- [Assignment]: Collect each line of the records containing the string "United".

(Dataset records)
▼

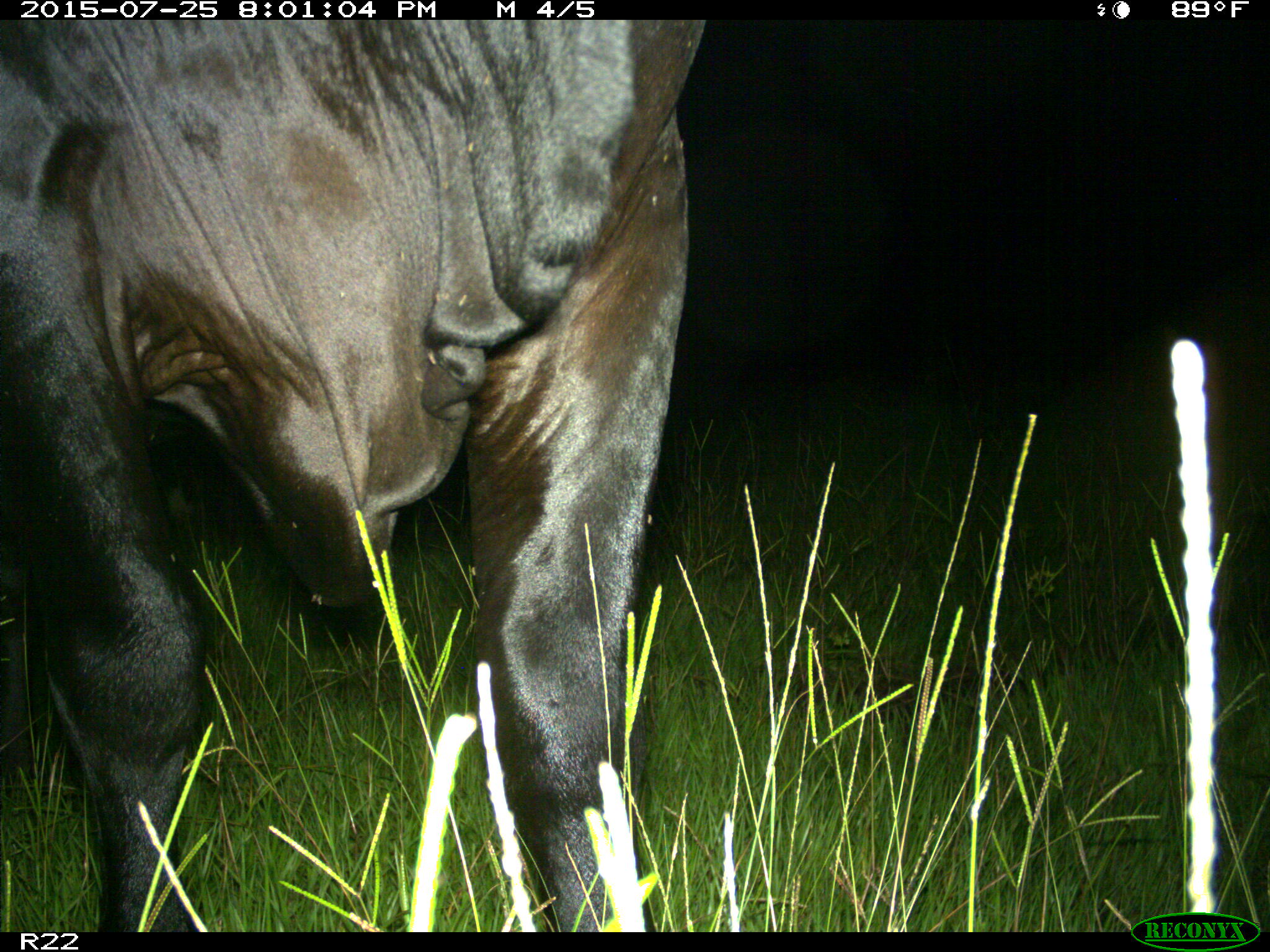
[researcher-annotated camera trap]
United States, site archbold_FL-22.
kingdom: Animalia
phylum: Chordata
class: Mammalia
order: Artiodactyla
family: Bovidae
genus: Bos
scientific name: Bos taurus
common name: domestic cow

▲
▼

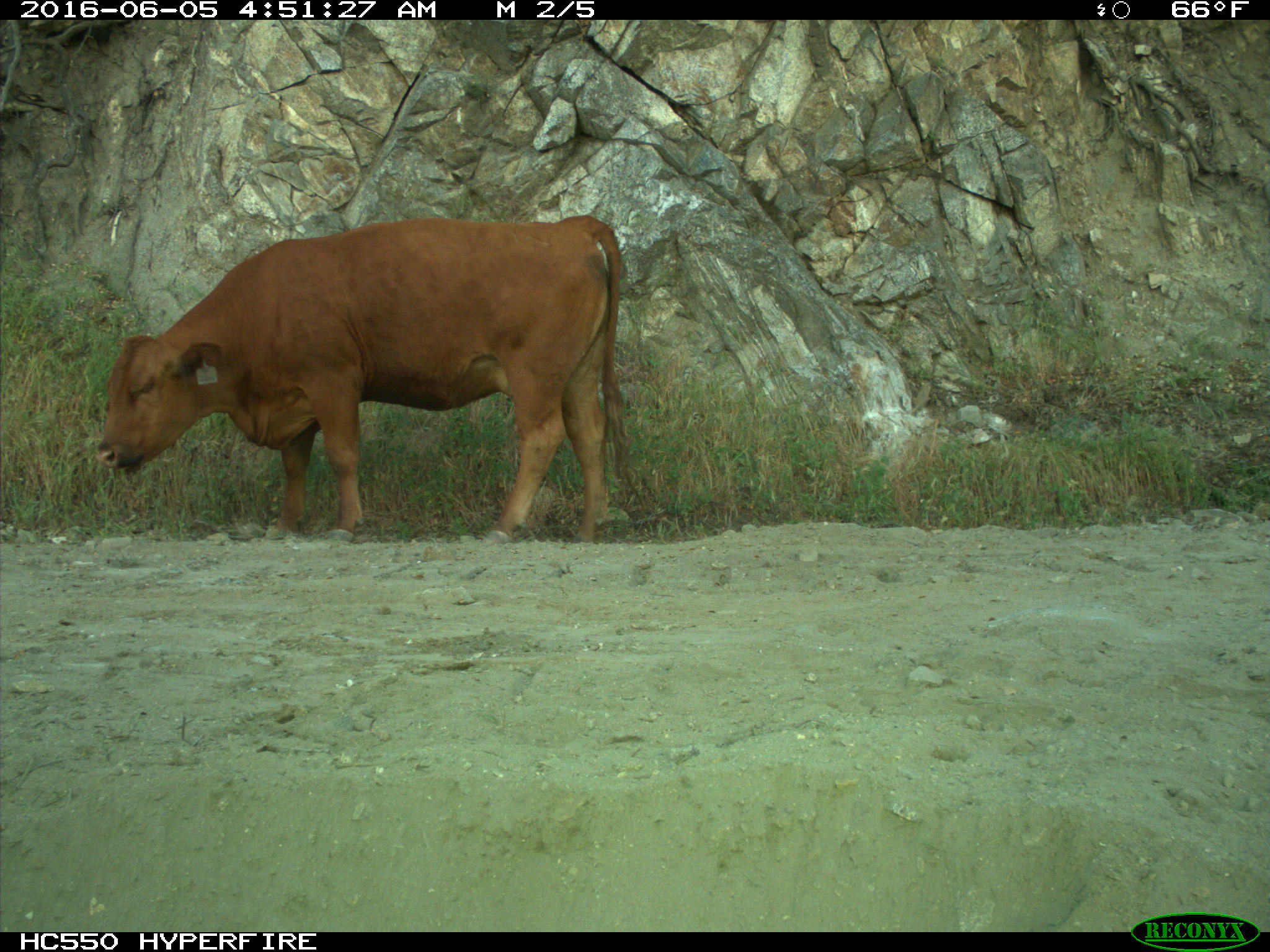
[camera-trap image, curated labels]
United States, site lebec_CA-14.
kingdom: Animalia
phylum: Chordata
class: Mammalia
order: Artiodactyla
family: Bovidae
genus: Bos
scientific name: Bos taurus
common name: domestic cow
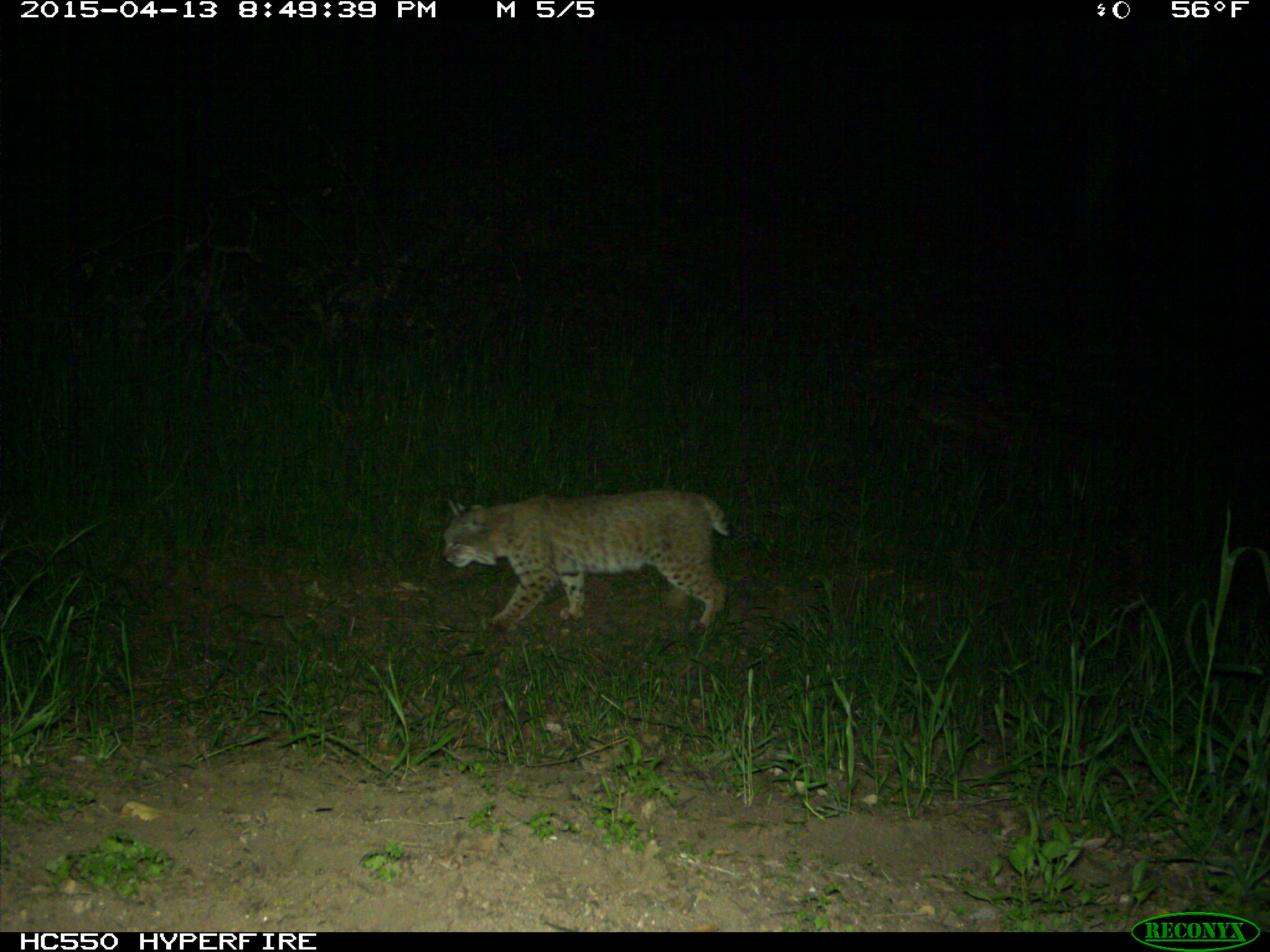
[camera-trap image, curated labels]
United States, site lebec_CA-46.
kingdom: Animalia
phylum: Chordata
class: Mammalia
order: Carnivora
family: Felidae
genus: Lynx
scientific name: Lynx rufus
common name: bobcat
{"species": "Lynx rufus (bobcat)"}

▲

- [Task result]:
United States, site archbold_FL-22.
United States, site lebec_CA-14.
United States, site lebec_CA-46.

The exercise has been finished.